──────── Excerpt provided ────────

MXNet Model Zoo¶
MXNet features fast implementations of many state-of-the-art models reported in the academic literature. This Model Zoo is an ongoing project to collect complete models, with python scripts, pre-trained weights as well as instructions on how to build and fine tune these models.
How to Contribute a Pre-Trained Model (and what to include)¶
The Model Zoo has good entries for CNNs but is seeking content in other areas.
Issue a Pull Request containing the following:
- Gist Log
- .json model definition
- Model parameter file
- Readme file (details below)
Readme file should contain:
- Model Location, access instructions (wget)
- Confirmation the trained model meets published accuracy from original paper
- Step by step instructions on how to use the trained model
- References to any other applicable docs or arxiv papers the model is based on
Convolutional Neural Networks (CNNs)¶
Convolutional neural networks are the state-of-art architecture for many image and video processing problems. Some available datasets include:
- ImageNet: a large corpus of 1 million natural images, divided into 1000 categories.
- CIFAR10: 60,000 natural images (32 x 32 pixels) from 10 categories.
- PASCAL_VOC: A subset of ImageNet images with object bounding boxes.
- UCF101: 13,320 videos from 101 action categories.
- Mini-Places2: Subset of the Places2 dataset. Includes 100,000 images from 100 scene categories.
- ImageNet 11k
- Places2: There are 1.6 million train images from 365 scene categories in the Places365-Standard, which are used to train the Places365 CNNs. There are 50 images per category in the validation set and 900 images per category in the testing set. Compared to the train set of Places365-Standard, the train set of Places365-Challenge has 6.2 million extra images, leading to totally 8 million train images for the Places365 challenge 2016. The validation set and testing set are the same as the Places365-Standard.
- Multimedia Commons: YFCC100M (99.2 million images and 0.8 million videos from Flickr) and supplemental material (pre-extracted features, additional annotations).
For instructions on using these models, see the python tutorial on using pre-trained ImageNet models.

────────

Problem description:
Continue the MXNet Model Zoo page from the point where it ends. The lines that follow have no connection to the MXNet Model Zoo page.

──────── Records shown ────────

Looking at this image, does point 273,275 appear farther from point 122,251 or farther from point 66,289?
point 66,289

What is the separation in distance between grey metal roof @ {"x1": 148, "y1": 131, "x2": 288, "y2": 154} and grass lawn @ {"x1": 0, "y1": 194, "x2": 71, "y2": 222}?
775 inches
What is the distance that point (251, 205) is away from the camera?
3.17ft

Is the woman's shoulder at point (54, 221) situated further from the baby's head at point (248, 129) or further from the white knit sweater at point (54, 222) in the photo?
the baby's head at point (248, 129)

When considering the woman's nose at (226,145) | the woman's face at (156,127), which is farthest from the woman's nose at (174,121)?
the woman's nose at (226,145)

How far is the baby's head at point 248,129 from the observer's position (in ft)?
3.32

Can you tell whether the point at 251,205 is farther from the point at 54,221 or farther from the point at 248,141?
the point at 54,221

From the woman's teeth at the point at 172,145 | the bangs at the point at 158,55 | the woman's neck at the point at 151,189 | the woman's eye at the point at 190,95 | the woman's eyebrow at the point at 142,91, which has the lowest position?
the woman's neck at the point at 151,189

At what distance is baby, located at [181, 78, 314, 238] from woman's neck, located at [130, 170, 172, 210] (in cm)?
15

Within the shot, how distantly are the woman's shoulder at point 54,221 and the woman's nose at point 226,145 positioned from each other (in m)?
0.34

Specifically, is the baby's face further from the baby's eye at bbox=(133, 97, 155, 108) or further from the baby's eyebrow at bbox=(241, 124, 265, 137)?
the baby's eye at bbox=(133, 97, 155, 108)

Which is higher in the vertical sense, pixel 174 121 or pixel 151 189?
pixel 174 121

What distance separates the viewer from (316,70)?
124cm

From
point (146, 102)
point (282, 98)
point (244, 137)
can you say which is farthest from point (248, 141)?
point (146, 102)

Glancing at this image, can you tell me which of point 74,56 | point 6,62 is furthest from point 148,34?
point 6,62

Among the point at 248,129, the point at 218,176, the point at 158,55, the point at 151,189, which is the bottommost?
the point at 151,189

────────

Task response:
Model Definition | Dataset | Model Weights | Research Basis | Contributors |
---|---|---|---|---|
CaffeNet | ImageNet | Param File | Krizhevsky, 2012 | @jspisak |
Network in Network (NiN) | ImageNet | Param File | Lin et al.., 2014 | @jspisak |
SqueezeNet v1.1 | ImageNet | Param File | Iandola et al.., 2016 | @jspisak |
VGG16 | ImageNet | Param File | Simonyan et al.., 2015 | @jspisak |
VGG19 | ImageNet | Param File | Simonyan et al.., 2015 | @jspisak |
Inception w/ BatchNorm | ImageNet | Param File | Szegedy et al.., 2015 | @jspisak |
ResidualNet152 | ImageNet | Param File | He et al.., 2015 | @jspisak |
ResNext101-64x4d | ImageNet | Param File | Xie et al.., 2016 | @Jerryzcn |
Fast-RCNN | PASCAL VOC | [Param File] | Girshick, 2015 | |
Faster-RCNN | PASCAL VOC | [Param File] | Ren et al..,2016 | |
Single Shot Detection (SSD) | PASCAL VOC | [Param File] | Liu et al.., 2016 | |
LocationNet | MultimediaCommons | Param File | Weyand et al.., 2016 | @jychoi84 @kevinli7 |
Recurrent Neural Networks (RNNs) including LSTMs¶
MXNet supports many types of recurrent neural networks (RNNs), including Long Short-Term Memory (LSTM) and Gated Recurrent Units (GRU) networks. Some available datasets include:
- Sherlock Holmes: Text corpus with ~1 million words.The task is predicting downstream words/characters.
- Penn Treebank (PTB): Text corpus with ~1 million words. Vocabulary is limited to 10,000 words. The task is predicting downstream words/characters.
- Shakespeare: Complete text from Shakespeare’s works.
- IMDB reviews: 25,000 movie reviews, labeled as positive or negative
- Facebook bAbI: As a set of 20 question & answer tasks, each with 1,000 training examples.
- Flickr8k, COCO: Images with associated caption (sentences). Flickr8k consists of 8,092 images captioned by AmazonTurkers with ~40,000 captions. COCO has 328,000 images, each with 5 captions. The COCO images also come with labeled objects using segmentation algorithms.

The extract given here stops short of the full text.